Sometimes I’m asked if I’ve ever felt uncomfortable or unnerved doing something alone. I’m not usually ever afraid to do something by myself because I try to believe and see the best in people. That hasn’t always been my motto. When Cam was younger and we’d go to Super One at night, I’d say to him, “This isn’t the best place to be at night, so let’s hurry.” Now that sentence makes me laugh. Maybe it was because I was experiencing ‘mom paranoia.’ I can’t tell you the number of places that I’ve been out late at night and I don’t experience those feelings of being afraid. I’m not so naive that I’m not cautious and alert, but I don’t naturally assume that places are creepy and people’s actions will be negative.
I never felt the need to nurture my courage when I had John beside me. I was content with following, but to be honest I never thought about stepping out because I was happy in my life and in my role as wife and mom.
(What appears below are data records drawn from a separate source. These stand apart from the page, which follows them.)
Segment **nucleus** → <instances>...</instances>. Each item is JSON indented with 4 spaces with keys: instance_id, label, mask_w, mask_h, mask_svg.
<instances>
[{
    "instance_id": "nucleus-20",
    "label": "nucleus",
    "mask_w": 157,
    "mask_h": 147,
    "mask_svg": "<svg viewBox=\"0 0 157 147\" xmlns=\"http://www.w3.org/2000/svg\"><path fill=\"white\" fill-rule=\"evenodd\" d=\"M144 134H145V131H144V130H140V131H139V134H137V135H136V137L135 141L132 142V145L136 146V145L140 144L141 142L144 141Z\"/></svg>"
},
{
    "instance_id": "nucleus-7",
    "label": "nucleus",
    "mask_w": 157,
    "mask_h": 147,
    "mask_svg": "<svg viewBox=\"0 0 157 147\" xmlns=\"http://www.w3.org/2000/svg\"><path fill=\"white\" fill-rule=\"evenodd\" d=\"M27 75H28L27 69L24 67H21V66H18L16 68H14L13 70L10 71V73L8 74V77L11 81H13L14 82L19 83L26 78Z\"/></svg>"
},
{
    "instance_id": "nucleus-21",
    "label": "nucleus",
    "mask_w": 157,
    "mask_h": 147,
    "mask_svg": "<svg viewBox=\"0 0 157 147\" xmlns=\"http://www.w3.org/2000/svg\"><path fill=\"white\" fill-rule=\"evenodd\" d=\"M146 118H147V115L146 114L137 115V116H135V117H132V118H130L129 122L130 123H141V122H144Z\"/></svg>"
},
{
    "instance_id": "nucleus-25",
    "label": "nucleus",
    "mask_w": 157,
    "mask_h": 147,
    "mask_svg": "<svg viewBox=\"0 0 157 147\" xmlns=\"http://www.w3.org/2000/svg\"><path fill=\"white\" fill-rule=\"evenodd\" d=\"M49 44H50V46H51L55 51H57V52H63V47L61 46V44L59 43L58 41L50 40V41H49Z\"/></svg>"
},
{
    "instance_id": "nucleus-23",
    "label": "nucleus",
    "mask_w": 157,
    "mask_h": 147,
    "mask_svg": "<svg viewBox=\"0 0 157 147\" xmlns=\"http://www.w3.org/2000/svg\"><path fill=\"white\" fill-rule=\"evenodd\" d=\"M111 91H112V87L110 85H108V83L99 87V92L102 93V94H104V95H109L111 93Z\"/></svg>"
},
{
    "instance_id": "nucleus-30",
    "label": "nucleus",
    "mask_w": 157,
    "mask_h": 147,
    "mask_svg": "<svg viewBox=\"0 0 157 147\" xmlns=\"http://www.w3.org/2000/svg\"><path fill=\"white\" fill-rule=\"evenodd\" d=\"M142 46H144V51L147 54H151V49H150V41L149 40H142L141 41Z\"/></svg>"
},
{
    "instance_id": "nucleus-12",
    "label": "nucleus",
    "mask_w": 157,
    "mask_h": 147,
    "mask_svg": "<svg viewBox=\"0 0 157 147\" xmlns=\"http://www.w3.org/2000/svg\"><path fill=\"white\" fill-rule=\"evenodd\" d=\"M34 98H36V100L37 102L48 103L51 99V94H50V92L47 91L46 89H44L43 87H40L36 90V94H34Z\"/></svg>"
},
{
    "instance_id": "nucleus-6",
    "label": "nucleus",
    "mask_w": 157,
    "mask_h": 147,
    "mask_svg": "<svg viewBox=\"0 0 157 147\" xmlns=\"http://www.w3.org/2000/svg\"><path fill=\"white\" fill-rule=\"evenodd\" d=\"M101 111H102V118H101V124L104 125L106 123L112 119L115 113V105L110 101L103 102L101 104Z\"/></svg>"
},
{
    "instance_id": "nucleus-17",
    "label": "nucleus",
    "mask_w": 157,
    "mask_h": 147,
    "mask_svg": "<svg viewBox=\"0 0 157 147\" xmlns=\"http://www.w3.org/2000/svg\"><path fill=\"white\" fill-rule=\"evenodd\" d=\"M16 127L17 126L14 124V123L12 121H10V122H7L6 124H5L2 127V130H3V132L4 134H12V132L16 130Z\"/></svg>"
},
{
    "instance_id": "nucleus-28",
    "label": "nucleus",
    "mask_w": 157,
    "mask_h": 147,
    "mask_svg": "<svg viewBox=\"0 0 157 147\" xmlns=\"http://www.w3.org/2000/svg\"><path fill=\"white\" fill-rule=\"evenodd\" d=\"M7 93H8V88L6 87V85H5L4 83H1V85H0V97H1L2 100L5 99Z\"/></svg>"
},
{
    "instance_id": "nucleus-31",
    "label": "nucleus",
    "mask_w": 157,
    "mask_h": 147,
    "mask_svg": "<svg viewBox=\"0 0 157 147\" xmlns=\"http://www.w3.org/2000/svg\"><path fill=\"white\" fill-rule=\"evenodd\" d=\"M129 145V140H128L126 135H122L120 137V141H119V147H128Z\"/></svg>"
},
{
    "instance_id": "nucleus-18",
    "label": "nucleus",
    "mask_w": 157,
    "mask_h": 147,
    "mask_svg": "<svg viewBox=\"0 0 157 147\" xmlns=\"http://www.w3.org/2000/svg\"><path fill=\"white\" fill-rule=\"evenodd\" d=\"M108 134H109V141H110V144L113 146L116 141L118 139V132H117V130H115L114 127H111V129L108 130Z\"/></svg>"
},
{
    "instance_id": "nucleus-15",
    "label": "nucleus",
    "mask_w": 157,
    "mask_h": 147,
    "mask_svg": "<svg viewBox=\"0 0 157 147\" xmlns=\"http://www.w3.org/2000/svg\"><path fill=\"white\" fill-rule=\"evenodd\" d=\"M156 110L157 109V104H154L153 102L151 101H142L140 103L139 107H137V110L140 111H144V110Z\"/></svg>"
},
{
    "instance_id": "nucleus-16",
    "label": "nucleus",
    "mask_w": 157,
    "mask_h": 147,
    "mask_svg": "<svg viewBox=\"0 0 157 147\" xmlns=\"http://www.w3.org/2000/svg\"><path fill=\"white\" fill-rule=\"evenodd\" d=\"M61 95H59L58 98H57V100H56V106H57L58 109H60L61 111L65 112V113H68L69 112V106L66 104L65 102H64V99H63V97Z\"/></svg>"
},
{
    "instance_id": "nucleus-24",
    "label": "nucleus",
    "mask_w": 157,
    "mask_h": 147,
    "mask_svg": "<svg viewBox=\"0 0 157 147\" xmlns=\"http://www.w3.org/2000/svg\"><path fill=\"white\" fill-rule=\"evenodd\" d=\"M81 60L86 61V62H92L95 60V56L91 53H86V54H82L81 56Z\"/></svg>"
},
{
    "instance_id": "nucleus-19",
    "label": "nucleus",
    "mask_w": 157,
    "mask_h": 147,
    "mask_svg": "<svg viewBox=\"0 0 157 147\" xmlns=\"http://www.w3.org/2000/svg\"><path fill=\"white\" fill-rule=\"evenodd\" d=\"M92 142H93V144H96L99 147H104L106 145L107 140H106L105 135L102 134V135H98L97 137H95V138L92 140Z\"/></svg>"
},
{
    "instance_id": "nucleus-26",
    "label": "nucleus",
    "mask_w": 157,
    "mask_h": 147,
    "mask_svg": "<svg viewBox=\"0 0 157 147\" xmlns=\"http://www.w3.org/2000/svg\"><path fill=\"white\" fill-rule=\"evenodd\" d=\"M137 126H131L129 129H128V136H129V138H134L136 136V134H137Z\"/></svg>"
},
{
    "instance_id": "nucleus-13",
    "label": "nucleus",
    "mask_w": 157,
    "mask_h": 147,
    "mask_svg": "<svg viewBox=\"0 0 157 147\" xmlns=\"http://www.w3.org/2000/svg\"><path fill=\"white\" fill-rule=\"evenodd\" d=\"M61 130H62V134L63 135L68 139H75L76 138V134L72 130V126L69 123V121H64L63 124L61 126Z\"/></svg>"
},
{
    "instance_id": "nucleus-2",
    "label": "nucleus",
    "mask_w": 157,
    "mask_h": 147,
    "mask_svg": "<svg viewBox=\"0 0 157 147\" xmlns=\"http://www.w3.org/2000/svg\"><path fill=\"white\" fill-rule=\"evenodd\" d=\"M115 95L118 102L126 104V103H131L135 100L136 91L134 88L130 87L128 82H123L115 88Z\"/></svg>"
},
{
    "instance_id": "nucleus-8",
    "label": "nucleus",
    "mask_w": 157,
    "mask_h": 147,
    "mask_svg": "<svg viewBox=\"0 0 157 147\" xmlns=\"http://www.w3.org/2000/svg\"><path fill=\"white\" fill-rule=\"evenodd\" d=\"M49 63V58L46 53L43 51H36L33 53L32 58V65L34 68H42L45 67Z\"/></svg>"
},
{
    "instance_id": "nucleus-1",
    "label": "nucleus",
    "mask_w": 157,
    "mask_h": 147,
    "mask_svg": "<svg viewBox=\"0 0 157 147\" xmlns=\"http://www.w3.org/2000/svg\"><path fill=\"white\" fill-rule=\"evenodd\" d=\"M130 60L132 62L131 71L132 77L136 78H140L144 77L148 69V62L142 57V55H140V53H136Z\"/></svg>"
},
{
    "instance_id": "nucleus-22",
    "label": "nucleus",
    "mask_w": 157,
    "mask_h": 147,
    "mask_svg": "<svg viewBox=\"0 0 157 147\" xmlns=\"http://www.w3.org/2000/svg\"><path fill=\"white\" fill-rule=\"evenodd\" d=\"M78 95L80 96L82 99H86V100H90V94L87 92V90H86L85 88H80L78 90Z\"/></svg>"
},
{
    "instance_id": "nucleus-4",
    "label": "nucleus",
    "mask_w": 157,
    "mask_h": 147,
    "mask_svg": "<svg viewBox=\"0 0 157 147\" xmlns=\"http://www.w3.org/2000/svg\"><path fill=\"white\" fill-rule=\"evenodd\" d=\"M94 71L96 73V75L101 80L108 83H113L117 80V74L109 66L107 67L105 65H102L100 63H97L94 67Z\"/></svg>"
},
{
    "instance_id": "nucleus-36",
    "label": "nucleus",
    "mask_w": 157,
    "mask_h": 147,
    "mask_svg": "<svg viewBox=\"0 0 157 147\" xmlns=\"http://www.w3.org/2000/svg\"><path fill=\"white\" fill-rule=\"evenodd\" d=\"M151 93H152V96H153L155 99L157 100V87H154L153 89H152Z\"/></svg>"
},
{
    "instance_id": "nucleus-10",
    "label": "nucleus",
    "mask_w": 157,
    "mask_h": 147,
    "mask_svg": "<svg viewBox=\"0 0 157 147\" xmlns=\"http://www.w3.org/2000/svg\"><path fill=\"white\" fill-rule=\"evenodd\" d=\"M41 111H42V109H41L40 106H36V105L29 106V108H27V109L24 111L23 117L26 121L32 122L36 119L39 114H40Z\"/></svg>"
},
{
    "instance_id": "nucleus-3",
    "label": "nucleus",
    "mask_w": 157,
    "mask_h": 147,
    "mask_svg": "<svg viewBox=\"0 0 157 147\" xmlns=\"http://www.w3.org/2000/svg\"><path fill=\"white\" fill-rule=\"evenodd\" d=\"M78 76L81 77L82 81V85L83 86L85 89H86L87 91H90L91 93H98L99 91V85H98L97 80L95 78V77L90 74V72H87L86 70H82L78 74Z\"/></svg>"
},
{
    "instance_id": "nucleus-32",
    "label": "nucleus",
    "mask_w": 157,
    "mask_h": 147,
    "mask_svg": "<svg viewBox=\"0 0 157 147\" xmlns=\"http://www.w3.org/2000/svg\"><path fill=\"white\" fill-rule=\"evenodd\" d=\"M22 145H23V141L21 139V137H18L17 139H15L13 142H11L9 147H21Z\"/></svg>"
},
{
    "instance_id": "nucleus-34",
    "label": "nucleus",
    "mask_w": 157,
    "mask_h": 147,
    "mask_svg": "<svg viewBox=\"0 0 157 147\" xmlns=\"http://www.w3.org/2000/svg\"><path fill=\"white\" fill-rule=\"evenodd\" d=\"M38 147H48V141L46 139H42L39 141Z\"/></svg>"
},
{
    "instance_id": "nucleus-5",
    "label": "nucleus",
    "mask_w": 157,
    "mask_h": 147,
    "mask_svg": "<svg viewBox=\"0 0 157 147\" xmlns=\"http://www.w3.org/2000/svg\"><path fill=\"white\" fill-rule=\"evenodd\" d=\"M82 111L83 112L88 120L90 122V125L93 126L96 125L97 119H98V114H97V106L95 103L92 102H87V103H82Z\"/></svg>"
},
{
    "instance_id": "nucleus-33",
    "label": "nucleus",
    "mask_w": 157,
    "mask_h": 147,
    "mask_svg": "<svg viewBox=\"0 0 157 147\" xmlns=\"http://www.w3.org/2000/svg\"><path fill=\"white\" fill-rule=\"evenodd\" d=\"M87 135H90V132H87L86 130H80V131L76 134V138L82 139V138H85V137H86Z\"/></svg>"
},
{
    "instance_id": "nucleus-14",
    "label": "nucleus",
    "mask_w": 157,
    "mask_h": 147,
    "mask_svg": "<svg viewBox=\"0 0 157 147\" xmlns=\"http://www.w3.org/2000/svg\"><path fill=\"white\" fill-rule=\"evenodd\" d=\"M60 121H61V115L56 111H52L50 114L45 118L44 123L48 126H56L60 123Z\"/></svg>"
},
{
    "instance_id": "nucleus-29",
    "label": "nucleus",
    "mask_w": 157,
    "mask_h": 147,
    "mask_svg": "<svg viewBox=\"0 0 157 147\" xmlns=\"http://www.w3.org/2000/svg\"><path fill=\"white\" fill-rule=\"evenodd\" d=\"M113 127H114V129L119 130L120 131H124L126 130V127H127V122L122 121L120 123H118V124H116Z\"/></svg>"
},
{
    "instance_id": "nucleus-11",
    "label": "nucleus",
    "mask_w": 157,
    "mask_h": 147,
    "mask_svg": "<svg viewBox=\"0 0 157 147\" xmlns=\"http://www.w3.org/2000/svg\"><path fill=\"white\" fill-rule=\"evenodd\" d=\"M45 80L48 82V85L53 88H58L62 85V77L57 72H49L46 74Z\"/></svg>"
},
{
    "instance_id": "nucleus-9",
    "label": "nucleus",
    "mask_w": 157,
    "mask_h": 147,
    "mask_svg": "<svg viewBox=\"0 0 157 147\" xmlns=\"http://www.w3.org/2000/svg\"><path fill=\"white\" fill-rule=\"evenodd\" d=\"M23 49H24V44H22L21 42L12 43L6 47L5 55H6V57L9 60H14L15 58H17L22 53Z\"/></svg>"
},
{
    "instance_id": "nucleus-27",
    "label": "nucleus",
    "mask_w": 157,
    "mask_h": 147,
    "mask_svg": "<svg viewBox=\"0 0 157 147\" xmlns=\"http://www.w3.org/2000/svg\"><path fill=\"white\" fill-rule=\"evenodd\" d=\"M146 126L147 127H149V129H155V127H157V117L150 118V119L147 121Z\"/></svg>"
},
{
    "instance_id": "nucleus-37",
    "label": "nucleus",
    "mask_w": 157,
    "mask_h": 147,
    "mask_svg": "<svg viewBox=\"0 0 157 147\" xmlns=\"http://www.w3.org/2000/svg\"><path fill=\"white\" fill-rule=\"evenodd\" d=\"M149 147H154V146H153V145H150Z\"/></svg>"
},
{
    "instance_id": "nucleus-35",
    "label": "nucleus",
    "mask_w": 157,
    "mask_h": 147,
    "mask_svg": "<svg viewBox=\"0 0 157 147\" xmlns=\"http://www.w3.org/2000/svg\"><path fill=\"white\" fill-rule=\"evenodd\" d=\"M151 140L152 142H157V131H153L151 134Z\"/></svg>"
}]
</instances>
It’s a role I never wanted to give up. Proudly, Mom is still my name, but ‘man’ is replacing ‘boy.’ No matter how tightly we hold on to the here and now…time changes and we mature and grow.
Maturity brings both hindsight and the precious hope of a beautiful future. Only God knows our future and we can only accept that there’s no changing the past. It is our history with all the joys and pains that we’ve experienced. I’m transformed, not only by my faith, but through my trials, joys, and people around me. My experiences both in the past and what will happen in my future will continue to add to who I am. I heard this on television, “God may not always still the storms on the outside, but He will still the storms on the inside.” I thought that was beautifully said.
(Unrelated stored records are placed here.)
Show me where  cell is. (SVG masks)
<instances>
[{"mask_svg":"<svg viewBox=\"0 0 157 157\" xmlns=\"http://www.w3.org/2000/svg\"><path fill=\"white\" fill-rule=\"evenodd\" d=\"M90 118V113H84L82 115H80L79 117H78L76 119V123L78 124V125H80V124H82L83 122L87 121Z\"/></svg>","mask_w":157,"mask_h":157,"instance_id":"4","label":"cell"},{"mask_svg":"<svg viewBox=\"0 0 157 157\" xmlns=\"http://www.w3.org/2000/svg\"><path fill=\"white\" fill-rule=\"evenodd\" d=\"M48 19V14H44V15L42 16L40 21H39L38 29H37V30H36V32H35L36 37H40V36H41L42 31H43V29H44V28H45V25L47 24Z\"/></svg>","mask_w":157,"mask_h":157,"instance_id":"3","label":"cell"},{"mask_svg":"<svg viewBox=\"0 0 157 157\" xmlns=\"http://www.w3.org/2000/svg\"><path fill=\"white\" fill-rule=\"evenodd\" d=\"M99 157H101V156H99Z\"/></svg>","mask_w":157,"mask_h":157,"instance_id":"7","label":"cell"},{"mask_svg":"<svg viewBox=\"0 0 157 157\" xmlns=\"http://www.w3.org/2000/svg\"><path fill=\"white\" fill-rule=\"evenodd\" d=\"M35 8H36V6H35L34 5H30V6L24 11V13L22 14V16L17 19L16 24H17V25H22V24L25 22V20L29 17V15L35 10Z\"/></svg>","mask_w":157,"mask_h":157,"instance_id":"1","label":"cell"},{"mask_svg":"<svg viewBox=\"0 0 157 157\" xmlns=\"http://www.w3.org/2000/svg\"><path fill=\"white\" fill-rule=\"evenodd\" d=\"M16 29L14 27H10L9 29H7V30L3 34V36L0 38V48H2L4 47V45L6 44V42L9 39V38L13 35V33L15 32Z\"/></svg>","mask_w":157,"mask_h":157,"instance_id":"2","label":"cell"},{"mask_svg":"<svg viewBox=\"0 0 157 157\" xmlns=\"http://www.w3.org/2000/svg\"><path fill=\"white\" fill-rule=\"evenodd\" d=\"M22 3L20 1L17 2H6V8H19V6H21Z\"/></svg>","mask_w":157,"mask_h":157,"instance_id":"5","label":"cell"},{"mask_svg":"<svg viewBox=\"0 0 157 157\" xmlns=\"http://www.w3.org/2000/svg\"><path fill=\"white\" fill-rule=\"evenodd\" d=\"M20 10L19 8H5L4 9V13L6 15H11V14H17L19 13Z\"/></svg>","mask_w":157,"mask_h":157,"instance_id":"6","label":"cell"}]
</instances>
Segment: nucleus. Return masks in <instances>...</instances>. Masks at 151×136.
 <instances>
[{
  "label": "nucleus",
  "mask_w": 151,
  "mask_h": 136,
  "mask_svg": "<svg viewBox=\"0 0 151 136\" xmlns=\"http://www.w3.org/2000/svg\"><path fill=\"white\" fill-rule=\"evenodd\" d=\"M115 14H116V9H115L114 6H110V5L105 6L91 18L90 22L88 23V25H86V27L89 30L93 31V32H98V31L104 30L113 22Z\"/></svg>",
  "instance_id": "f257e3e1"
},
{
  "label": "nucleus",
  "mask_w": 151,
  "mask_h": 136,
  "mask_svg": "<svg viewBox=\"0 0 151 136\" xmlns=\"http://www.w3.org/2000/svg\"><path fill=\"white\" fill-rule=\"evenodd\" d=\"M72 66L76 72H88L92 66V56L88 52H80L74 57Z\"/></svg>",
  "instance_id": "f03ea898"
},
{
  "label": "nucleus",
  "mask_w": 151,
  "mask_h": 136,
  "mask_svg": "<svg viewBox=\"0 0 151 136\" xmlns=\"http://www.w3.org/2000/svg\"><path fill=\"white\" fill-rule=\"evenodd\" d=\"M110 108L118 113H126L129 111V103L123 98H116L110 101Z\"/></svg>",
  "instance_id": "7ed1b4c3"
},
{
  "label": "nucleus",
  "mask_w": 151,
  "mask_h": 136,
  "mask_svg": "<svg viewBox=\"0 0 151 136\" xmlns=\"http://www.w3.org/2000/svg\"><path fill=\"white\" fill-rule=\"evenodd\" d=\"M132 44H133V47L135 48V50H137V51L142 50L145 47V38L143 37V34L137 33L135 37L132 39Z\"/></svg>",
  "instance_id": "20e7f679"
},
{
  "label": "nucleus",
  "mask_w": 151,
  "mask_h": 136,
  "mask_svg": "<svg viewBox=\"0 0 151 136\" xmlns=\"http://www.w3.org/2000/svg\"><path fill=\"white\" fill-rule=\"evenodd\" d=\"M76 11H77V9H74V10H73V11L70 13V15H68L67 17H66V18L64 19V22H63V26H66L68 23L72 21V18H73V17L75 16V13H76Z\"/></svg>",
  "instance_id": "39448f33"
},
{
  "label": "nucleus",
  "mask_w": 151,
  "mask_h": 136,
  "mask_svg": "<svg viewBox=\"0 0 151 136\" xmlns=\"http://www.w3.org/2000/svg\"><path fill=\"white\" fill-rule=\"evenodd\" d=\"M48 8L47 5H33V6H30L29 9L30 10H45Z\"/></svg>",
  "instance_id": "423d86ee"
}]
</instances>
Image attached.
Brave? No, I’m simply living life. The life that God planned for me. What’s in the future? I don’t know. I only know my past and I can only go forward. I pray that God will continue to guide me. Whether I stumble or walk the life He plans. I go forward. My life should be harvesting fruit for Him. I do hope that I’m representing God well. I try to remember all the small lives that I touch and hopefully I touch some adult lives too. I hope I’ve instilled my values in Cameron. I pray that God transforms his life and all his experiences add to his life too. Cam has experienced much in his young lifetime and I see many positive outcomes from them.
For everything there is a season, and a time for every matter under heaven: a time to be born, and a time to die; a time to plant, and a time to pluck up what is planted; a time to kill, and a time to heal; a time to break down, and a time to build up; a time to weep, and a time to laugh; a time to mourn, and a time to dance; a time to cast away stones, and a time to gather stones together; a time to embrace, and a time to refrain from embracing; …
Ecclesiastes 3: 1-22 ESV
I thank God for His promises, His timing, His strength, and His peace. I thank Him for allowing me new experiences and for being with me when I do step out.
One of the things that I’ve gotten from stepping out and trying new things is finding out how much I enjoy dancing.
When dancing, often my feet get confused with the steps and I find myself ‘out of step’ with my partner. Immediately I know that I’m out of sync, but getting back in step is not always easy. I think that is a great analogy for life. When I’m out of step with God’s plan, I might not always know which way to put my feet, but I can tell I’m out of sync.
Just like the men that are thoughtful enough to take the time to help me count or turn me so that we can practice steps facing forward, God loves me and turns me in the right direction and helps me keep count. It may not always be a dance that I find easy to follow, but I find joy at the finish of it.